University of Wisconsin School of Medicine and Public Health, 750 Highland Ave, Madison, 53726, WI, USA.
University of Wisconsin School of Medicine and Public Health, 750 Highland Ave, Madison, 53726, WI, USA.
J Biomed Inform. 2024 Sep;157:104707. doi: 10.1016/j.jbi.2024.104707. Epub 2024 Aug 13.
Traditional knowledge-based and machine learning diagnostic decision support systems have benefited from integrating the medical domain knowledge encoded in the Unified Medical Language System (UMLS). The emergence of Large Language Models (LLMs) to supplant traditional systems poses questions of the quality and extent of the medical knowledge in the models' internal knowledge representations and the need for external knowledge sources. The objective of this study is three-fold: to probe the diagnosis-related medical knowledge of popular LLMs, to examine the benefit of providing the UMLS knowledge to LLMs (grounding the diagnosis predictions), and to evaluate the correlations between human judgments and the UMLS-based metrics for generations by LLMs.
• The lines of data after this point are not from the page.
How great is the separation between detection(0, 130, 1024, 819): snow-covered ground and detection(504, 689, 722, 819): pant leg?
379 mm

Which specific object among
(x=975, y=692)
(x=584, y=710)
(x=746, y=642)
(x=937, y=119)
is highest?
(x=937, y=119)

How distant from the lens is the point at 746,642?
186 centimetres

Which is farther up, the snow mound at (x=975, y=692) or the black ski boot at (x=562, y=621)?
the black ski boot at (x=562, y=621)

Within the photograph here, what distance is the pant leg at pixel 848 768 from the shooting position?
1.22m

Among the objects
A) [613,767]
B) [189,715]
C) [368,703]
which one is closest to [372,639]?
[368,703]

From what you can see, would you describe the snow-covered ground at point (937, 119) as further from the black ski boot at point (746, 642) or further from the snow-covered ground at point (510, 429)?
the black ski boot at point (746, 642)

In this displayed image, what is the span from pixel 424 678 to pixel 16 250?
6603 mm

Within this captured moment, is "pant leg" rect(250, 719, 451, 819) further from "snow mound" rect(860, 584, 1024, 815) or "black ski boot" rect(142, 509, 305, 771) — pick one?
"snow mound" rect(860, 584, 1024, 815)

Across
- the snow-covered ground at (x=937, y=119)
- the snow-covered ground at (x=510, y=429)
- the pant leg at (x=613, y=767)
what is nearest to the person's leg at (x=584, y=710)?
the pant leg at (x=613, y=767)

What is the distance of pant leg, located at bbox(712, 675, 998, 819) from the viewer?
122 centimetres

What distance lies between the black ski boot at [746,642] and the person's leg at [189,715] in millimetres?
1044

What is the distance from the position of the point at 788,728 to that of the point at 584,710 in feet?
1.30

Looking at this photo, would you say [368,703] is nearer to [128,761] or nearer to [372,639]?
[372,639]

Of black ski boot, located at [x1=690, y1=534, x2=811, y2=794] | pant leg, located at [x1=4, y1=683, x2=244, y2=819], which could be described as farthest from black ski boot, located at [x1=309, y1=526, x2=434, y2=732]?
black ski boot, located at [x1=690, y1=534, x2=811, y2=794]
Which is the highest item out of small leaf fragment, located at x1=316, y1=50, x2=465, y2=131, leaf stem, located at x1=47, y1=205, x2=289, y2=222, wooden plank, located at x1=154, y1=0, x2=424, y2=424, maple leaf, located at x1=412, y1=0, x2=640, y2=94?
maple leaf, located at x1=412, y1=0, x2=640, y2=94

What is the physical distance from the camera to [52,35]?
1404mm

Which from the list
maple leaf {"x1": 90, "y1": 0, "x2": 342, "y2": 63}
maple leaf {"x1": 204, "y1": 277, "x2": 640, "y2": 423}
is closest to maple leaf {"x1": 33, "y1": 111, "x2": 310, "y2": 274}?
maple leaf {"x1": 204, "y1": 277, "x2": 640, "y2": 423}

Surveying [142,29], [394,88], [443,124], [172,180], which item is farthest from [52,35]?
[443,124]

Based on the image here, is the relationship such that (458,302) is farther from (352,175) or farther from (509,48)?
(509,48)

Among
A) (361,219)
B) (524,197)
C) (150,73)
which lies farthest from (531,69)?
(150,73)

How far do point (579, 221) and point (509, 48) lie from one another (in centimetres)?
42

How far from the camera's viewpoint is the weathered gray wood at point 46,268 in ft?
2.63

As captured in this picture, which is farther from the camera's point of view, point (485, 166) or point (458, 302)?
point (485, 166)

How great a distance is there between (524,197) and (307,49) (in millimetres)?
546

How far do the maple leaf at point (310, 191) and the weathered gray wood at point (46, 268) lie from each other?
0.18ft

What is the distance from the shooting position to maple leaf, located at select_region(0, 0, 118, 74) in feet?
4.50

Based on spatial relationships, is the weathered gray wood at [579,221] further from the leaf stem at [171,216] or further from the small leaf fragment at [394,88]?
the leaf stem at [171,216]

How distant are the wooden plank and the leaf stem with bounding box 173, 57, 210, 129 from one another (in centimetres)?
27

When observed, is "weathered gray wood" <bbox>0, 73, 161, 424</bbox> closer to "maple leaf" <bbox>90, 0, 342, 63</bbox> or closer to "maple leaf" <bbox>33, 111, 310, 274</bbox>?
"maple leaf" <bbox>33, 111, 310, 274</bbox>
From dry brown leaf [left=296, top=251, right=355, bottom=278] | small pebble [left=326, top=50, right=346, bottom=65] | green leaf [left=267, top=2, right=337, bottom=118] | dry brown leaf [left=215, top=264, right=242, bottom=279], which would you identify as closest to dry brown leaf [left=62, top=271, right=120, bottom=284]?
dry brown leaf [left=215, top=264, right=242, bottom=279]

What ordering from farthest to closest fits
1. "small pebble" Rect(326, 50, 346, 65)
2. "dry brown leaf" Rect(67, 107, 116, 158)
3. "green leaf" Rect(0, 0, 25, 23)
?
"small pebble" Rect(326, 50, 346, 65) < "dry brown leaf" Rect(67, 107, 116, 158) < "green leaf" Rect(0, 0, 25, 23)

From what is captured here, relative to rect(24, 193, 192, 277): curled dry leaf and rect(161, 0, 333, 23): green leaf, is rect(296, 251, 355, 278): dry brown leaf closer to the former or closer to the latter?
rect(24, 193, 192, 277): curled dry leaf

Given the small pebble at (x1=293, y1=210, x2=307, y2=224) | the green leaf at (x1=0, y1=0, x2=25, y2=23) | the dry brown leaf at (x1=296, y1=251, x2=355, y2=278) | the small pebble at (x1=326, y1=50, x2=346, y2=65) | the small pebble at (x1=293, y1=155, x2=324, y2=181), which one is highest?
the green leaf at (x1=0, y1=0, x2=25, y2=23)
We evaluated diagnoses generated by LLMs from consumer health questions and daily care notes in the electronic health records using the ConsumerQA and Problem Summarization datasets. Probing LLMs for the UMLS knowledge was performed by prompting the LLM to complete the diagnosis-related UMLS knowledge paths. Grounding the predictions was examined in an approach that integrated the UMLS graph paths and clinical notes in prompting the LLMs. The results were compared to prompting without the UMLS paths. The final experiments examined the alignment of different evaluation metrics, UMLS-based and non-UMLS, with human expert evaluation.
In probing the UMLS knowledge, GPT-3.5 significantly outperformed Llama2 and a simple baseline yielding an F1 score of 10.9% in completing one-hop UMLS paths for a given concept. Grounding diagnosis predictions with the UMLS paths improved the results for both models on both tasks, with the highest improvement (4%) in SapBERT score. There was a weak correlation between the widely used evaluation metrics (ROUGE and SapBERT) and human judgments.
We found that while popular LLMs contain some medical knowledge in their internal representations, augmentation with the UMLS knowledge provides performance gains around diagnosis generation. The UMLS needs to be tailored for the task to improve the LLMs predictions. Finding evaluation metrics that are aligned with human judgments better than the traditional ROUGE and BERT-based scores remains an open research question.
基于传统知识和机器学习的诊断决策支持系统已经受益于整合统一医学语言系统(UMLS)中编码的医学领域知识。大型语言模型(LLM)的出现取代了传统系统,这引发了关于模型内部知识表示中医疗知识的质量和范围以及是否需要外部知识源的问题。本研究的目的有三:探究流行的 LLM 中的与诊断相关的医学知识;考察向 LLM 提供 UMLS 知识(为诊断预测提供基础)的益处;以及评估人类判断与 LLM 基于 UMLS 的生成指标之间的相关性。
我们使用 ConsumerQA 和 Problem Summarization 数据集评估了来自电子健康记录中的消费者健康问题和日常护理记录的 LLM 生成的诊断。通过提示 LLM 完成与诊断相关的 UMLS 知识路径来探测 LLM 中的 UMLS 知识。通过将 UMLS 图路径和临床笔记集成到提示 LLM 中,考察了对预测的基础作用。将结果与没有 UMLS 路径的提示进行了比较。最后一项实验考察了不同评估指标(基于 UMLS 和非 UMLS)与人类专家评估之间的一致性。
在探测 UMLS 知识方面,GPT-3.5 在完成给定概念的单步 UMLS 路径方面明显优于 Llama2 和简单基线,F1 得分为 10.9%。通过使用 UMLS 路径来基础诊断预测,两种模型在两项任务上的结果都有所提高,SapBERT 得分的提高最高(4%)。广泛使用的评估指标(ROUGE 和 SapBERT)与人类判断之间存在弱相关性。
我们发现,尽管流行的 LLM 内部表示中包含一些医学知识,但通过增加 UMLS 知识可以提高诊断生成的性能。需要根据任务调整 UMLS 以改进 LLM 的预测。找到与人类判断更一致的评估指标,而不是传统的 ROUGE 和基于 BERT 的指标,仍然是一个悬而未决的研究问题。